SOTTOCORNOLA, Giovanni
SOTTOCORNOLA, Giovanni. – Di umili origini (anche se non si conosce l’identità dei genitori), Giovanni Sottocornola nacque a Milano il 1° agosto del 1855, nel decennio che dette i natali a tutta la generazione divisionista: Vittore Grubicy, Gaetano Previati, Angelo Morbelli, Giovanni Mentessi, Giovanni Segantini, Emilio Longoni. Solo Giovanni Pellizza sarebbe nato nel decennio successivo.
Rimasto presto orfano di padre, poté avviarsi a studi regolari relativamente tardi: nel 1875 s’iscrisse all’Accademia di belle arti di Brera, dove per tre anni frequentò i corsi di Raffaele Casnedi e di Giuseppe Bertini, custodi del tradizionale magistero accademico attento alle regole del disegno e della prospettiva: suoi compagni di corso furono Previati, Segantini e Longoni.
Gli inizi lo portarono a eseguire ritratti e nature morte di gusto divisionista.
Fu, questo, un periodo particolarmente significativo per la cultura italiana e lombarda proprio per quello sparuto gruppo di innovatori che vide nel divisionismo la strada per un rinnovamento tecnico e linguistico della pittura, giunta a una sorta di esausto naturalismo.
All’Esposizione nazionale di belle arti che si tenne a Milano nel 1881, Filippo Carcano, lo ‘scapigliato’ allievo di Francesco Hayez, aveva esposto L’ora del riposo ai lavori dell’Esposizione del 1881, una sorta di incunabolo dell’iconografia del lavoro. Pur non presentandosi come vera e propria opera di «contenuto sociale» tesa a rappresentare le condizioni delle classi più umili e a denunciare soprusi e miserie a esse imposte, questa ‘istantanea’ del mutamento urbano testimonia pur sempre il sorgere di un atteggiamento più attento a quel realismo che si ispirava a Gustave Courbet, atteggiamento che nel volgere di pochi anni avrebbe condizionato non poco l’espressione artistica dei giovani pittori lombardi.
Erano gli anni de I Malavoglia di Verga, di Malombra di Fogazzaro, della prima puntata della Storia di un burattino – nucleo originario di Pinocchio – di Collodi; gli anni in cui a Milano si assisté alla fondazione della Società per le belle arti ed esposizione permanente, che nel 1886 inaugurò la propria attività di mostre.

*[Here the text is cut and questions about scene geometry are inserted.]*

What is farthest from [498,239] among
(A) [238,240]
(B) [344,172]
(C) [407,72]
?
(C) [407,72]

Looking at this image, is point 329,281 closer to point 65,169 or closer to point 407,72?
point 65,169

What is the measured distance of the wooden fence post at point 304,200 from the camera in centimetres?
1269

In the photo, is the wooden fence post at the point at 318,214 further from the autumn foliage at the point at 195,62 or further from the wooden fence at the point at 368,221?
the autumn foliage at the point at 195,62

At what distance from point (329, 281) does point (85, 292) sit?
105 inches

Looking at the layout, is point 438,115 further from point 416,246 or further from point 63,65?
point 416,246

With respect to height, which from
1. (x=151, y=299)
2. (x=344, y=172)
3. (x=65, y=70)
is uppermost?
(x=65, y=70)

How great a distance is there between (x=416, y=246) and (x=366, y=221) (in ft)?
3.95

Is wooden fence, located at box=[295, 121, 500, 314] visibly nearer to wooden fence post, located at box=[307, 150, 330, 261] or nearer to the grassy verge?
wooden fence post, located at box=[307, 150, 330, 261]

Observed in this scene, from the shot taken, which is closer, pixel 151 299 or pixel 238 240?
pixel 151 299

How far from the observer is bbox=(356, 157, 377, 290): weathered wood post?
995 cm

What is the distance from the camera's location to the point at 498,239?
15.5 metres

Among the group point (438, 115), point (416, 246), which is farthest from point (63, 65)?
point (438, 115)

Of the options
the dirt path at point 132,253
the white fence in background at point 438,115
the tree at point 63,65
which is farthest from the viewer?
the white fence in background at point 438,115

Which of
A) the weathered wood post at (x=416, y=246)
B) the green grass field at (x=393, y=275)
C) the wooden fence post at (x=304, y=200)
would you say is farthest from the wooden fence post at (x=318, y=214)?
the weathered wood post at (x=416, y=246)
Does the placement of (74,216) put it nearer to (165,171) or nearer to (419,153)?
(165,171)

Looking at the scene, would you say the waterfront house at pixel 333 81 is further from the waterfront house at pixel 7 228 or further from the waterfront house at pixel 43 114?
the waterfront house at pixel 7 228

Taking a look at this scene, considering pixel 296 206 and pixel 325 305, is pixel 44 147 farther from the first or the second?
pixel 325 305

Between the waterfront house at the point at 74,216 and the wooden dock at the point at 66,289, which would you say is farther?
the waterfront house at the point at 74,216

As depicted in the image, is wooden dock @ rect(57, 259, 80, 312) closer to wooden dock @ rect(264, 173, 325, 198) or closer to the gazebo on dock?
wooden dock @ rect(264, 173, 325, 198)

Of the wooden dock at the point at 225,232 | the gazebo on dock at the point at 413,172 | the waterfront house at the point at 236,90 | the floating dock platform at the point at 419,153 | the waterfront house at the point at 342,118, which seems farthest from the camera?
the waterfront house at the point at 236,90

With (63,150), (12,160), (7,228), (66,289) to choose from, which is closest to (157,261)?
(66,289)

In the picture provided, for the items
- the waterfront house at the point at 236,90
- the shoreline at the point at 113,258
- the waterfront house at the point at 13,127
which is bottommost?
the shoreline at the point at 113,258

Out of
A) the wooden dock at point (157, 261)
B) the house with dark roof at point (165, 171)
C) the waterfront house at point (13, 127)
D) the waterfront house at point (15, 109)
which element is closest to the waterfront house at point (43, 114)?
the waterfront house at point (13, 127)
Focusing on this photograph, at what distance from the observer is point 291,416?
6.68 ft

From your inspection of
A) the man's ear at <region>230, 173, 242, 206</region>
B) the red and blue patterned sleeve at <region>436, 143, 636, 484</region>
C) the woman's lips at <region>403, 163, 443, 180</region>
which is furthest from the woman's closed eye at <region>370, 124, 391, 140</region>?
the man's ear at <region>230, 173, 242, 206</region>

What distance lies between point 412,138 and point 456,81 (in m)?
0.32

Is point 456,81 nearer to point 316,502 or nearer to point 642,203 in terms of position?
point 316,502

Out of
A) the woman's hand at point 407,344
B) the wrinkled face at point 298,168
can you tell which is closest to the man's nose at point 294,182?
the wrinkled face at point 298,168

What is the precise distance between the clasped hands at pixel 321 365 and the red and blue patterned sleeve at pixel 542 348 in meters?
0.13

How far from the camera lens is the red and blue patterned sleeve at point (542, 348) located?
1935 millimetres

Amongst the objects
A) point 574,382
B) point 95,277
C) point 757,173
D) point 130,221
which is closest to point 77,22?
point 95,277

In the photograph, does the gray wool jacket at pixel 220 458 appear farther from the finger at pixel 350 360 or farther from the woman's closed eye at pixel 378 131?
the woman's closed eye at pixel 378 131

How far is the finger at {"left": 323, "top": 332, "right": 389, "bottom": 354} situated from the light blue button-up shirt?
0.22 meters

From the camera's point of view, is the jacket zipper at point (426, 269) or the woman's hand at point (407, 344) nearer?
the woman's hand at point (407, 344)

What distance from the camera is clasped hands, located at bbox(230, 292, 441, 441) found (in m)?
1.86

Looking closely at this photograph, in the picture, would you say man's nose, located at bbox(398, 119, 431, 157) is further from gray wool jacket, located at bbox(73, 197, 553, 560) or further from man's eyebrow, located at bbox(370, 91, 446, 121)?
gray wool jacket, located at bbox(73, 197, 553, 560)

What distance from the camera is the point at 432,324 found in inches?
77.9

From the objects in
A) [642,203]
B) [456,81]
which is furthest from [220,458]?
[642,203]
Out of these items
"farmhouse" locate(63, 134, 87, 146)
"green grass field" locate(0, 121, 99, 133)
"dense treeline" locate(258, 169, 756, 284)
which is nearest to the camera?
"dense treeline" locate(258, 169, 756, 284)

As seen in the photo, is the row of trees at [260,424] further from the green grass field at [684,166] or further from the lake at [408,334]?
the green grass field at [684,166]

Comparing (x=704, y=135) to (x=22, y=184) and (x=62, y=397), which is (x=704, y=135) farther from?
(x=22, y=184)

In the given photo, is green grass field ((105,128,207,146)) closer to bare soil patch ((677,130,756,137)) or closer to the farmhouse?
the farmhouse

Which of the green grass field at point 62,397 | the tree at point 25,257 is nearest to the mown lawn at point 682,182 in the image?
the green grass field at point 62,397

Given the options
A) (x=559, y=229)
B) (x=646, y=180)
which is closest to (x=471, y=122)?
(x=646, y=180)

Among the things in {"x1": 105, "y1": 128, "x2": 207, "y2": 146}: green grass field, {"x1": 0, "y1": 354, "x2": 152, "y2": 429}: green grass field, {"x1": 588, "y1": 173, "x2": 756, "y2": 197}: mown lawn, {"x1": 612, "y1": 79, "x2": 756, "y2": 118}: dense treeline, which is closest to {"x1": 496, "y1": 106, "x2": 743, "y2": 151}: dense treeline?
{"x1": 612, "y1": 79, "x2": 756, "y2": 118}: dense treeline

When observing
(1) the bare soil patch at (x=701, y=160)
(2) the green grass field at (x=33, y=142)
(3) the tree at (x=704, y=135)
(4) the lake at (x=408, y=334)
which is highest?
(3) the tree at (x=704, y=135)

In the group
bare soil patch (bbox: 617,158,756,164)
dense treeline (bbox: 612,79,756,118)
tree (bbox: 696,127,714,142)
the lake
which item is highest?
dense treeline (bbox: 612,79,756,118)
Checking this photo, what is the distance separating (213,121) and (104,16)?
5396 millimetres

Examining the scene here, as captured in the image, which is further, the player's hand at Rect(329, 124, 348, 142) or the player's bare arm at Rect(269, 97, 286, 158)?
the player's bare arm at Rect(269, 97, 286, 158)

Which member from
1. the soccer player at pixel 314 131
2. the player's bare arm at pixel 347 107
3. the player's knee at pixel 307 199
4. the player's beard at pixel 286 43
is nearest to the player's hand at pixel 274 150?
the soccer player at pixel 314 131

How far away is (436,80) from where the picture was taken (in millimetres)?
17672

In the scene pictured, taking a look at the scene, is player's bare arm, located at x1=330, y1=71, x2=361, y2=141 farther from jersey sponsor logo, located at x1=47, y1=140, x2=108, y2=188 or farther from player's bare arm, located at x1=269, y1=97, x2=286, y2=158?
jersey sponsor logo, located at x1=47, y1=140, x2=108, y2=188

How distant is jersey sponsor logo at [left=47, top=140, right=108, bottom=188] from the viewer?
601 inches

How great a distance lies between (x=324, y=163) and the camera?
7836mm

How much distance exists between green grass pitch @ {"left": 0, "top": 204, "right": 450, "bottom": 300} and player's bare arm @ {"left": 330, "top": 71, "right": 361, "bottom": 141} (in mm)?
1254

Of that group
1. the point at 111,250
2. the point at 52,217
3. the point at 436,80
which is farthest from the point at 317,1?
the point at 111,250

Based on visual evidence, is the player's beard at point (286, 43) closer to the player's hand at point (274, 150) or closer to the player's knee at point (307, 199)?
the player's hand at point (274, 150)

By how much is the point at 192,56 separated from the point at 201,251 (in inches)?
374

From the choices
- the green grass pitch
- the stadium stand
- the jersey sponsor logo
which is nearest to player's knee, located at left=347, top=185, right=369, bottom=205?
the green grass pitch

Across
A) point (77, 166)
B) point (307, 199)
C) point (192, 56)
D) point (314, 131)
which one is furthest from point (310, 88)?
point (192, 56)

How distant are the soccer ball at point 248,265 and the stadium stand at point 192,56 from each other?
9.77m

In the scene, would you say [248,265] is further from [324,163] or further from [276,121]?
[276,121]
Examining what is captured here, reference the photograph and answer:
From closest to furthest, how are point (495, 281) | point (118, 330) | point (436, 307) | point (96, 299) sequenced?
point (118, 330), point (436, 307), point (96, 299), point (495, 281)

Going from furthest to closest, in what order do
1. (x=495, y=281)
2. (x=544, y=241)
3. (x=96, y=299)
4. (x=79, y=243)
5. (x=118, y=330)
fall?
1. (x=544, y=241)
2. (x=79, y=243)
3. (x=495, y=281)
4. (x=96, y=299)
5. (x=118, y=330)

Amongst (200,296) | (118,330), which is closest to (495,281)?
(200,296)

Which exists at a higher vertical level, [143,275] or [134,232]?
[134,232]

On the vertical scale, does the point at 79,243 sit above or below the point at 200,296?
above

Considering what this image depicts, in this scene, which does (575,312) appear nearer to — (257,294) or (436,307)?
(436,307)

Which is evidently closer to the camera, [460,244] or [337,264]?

Se gli anni Ottanta sono quelli in cui a Milano si assisteva alla prima radicale modificazione del tessuto urbano, con la demolizione del Lazzaretto e la conseguente lottizzazione per far sì che – come recita l’opuscolo Milano Diamante proprio nel 1881 – «dove erano tuguri e ortaglie ora è vita e splendido commercio», i fasti delle sorti mirabolanti del progresso recarono sempre più evidenti le ferite di un’industrializzazione che generava disoccupazione, miseria, ignoranza. I temi sociali, legati all’adozione di tecniche artistiche originali, diventarono il teatro più caro ai giovani pittori lombardi attenti agli aspetti più miseri della società. Le prime opere di Sottocornola, ancora vicine agli insegnamenti accademici, lo dimostrano. E la Frutera (collezione Fondazione Cariplo), dipinta verso la metà degli anni Ottanta, ne è una prova inequivocabile: la giovane fruttivendola, presentata in occasione della prima esposizione della Società per le belle arti ed esposizione permanente del 1886, è circondata da ceste di frutta e ortaggi.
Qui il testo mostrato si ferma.